#### Фрагмент документа:
==============================
Странно, что я боялся рассказать о своей фантазии кому-либо ещё, опасаясь насмешек. Но меня не пугала эта картина, скорее наоборот – завораживала. Несмотря на то что эта фантазия придавала миру некую зыбкость, она если не отвечала на мои самые сокровенные вопросы, то, во всяком случае, обращалась к ним. «Откуда эта мысль, это сновидение, эта жизнь?» Метафора космического мыслителя позволяла, требовала, чтобы я раз за разом углублялся в вопрос, и обещала раскрыть ещё больше тайн, чем виделось в начале. Подобные вопросы – это жизнь в её самом интересном проявлении. Детям удаётся задавать их спонтанно и получать такие фантастические образы, но, взрослея, они учатся откладывать их в сторону, и со временем мир теряет свой блеск и превращается в серую обыденность.

Как же мне откликнулись строки из автобиографической книги Джеймса Эйджи «Смерть в семье», где он пишет: «Рассказывая о летних вечерах в Ноксвилле, штат Теннесси, я вспоминаю, как жил там, удачно притворяясь ребёнком»[5].

Главный герой Руфус отдыхает на траве после вечерней трапезы и, как и все мы в детстве, вдруг постигает размах мира, который можно объять только движением духа. Его чувствительность оказывается настроена на закатные небеса, у которых нет времени и нет границ, но которые разыгрывают небывалую по масштабу драму. Его тело остаётся телом ребёнка, но душа участвует в чем-то большем, чем всё то, что возможно в это время и в этом месте. Руфус задаётся вопросом, как получилось, что таинство смогло объединить всех его близких:

По какой-то случайности они все здесь – люди, которые живут на этой земле; но кто сможет из нас рассказать о том, какое невыносимое счастье быть здесь сейчас, лежать на одеялах, на траве, летним вечером, среди звуков наступающей ночи?.. Пройдёт время, и меня занесут в дом и уложат спать… и сон примет меня, спокойно и ласково, обращаясь со мной, как со знакомым и любимым в его доме; но никто не скажет, не скажет, ни сейчас, ни когда-либо, кто я такой[6].

Вопрос, который задаёт себе каждый из нас, и этот ребёнок в том числе, звучит так: «Кто я?» Руфус – сын своей матери, сирота, потерявший отца, но этого недостаточно, чтобы разрешить дилемму. Ответ должен быть дан на каком-то более глубоком уровне, чем тот, который вмещает вехи автобиографии, доступные сознанию.

Для людей, чей темперамент и призвание более склоняют их к инженерному делу, системному анализу, поиску и устранению неисправностей, в детстве преобладающим вопросом является: «Как это работает?» Прагматик, для которого идеи – это инструменты, может задать вопрос следующим образом: «Что из этого получится?» или «Насколько хорошо это работает?» Люди с повышенным эстетическим восприятием спрашивают иначе: «Каково это на ощупь?», «Почему этот цвет так сильно на меня влияет?» Все написанные выше вопросы отражают аспекты нашего самого первого, изначального удивления при столкновении с жизнью и предполагают желание проникнуть под поверхность, в самую суть вещей, чтобы разглядеть движение невидимого.
==============================
#### Извлечённые записи:
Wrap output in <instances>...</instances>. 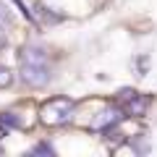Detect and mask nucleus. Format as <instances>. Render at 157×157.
<instances>
[{
    "label": "nucleus",
    "mask_w": 157,
    "mask_h": 157,
    "mask_svg": "<svg viewBox=\"0 0 157 157\" xmlns=\"http://www.w3.org/2000/svg\"><path fill=\"white\" fill-rule=\"evenodd\" d=\"M118 121H121V110L110 107V110H102L100 115L94 118V123H92V128H94V131H107L110 126H115Z\"/></svg>",
    "instance_id": "obj_4"
},
{
    "label": "nucleus",
    "mask_w": 157,
    "mask_h": 157,
    "mask_svg": "<svg viewBox=\"0 0 157 157\" xmlns=\"http://www.w3.org/2000/svg\"><path fill=\"white\" fill-rule=\"evenodd\" d=\"M8 21H11V18H8L6 8L0 6V37H3V34H6V29H8Z\"/></svg>",
    "instance_id": "obj_6"
},
{
    "label": "nucleus",
    "mask_w": 157,
    "mask_h": 157,
    "mask_svg": "<svg viewBox=\"0 0 157 157\" xmlns=\"http://www.w3.org/2000/svg\"><path fill=\"white\" fill-rule=\"evenodd\" d=\"M21 63H47V55L39 47H24L21 50Z\"/></svg>",
    "instance_id": "obj_5"
},
{
    "label": "nucleus",
    "mask_w": 157,
    "mask_h": 157,
    "mask_svg": "<svg viewBox=\"0 0 157 157\" xmlns=\"http://www.w3.org/2000/svg\"><path fill=\"white\" fill-rule=\"evenodd\" d=\"M71 115H73V102L68 97H52L39 110V118L45 126H63L71 121Z\"/></svg>",
    "instance_id": "obj_1"
},
{
    "label": "nucleus",
    "mask_w": 157,
    "mask_h": 157,
    "mask_svg": "<svg viewBox=\"0 0 157 157\" xmlns=\"http://www.w3.org/2000/svg\"><path fill=\"white\" fill-rule=\"evenodd\" d=\"M11 81H13V73L6 71V68H0V86H11Z\"/></svg>",
    "instance_id": "obj_7"
},
{
    "label": "nucleus",
    "mask_w": 157,
    "mask_h": 157,
    "mask_svg": "<svg viewBox=\"0 0 157 157\" xmlns=\"http://www.w3.org/2000/svg\"><path fill=\"white\" fill-rule=\"evenodd\" d=\"M121 100H123V113L126 115H144L147 107H149V100L144 94H136L131 89L121 92Z\"/></svg>",
    "instance_id": "obj_3"
},
{
    "label": "nucleus",
    "mask_w": 157,
    "mask_h": 157,
    "mask_svg": "<svg viewBox=\"0 0 157 157\" xmlns=\"http://www.w3.org/2000/svg\"><path fill=\"white\" fill-rule=\"evenodd\" d=\"M21 81L26 86H34V89L45 86L50 81V68H47V63H21Z\"/></svg>",
    "instance_id": "obj_2"
}]
</instances>
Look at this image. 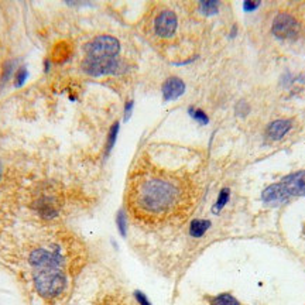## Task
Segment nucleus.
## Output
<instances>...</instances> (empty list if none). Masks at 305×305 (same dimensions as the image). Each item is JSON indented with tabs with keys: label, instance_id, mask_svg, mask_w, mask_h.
==============================
#### Короткое задание 1:
Ответьте на вопросы по фрагменту о детских вопросах:
(a) Чего опасался рассказчик, не решаясь поделиться своей фантазией с кем-либо ещё?
(b) Как зовут главного героя книги «Смерть в семье»?
(c) Какой вопрос преобладает в детстве у людей, склонных к инженерному делу?
#### Короткое задание 2:
Переведите на английский язык предложение из фрагмента о детских вопросах: «Подобные вопросы – это жизнь в её самом интересном проявлении».
#### Короткое задание 3:
Повторите без изменений часть фрагмента о детских вопросах: начните со слов "По какой-то случайности", остановитесь после слов "кто я такой[6].".

#### Ответ 1:
(a) Насмешек.
(b) Руфус.
(c) «Как это работает?»

#### Ответ 2:
Such questions are life in its most interesting manifestation.

#### Ответ 3:
По какой-то случайности они все здесь – люди, которые живут на этой земле; но кто сможет из нас рассказать о том, какое невыносимое счастье быть здесь сейчас, лежать на одеялах, на траве, летним вечером, среди звуков наступающей ночи?.. Пройдёт время, и меня занесут в дом и уложат спать… и сон примет меня, спокойно и ласково, обращаясь со мной, как со знакомым и любимым в его доме; но никто не скажет, не скажет, ни сейчас, ни когда-либо, кто я такой[6].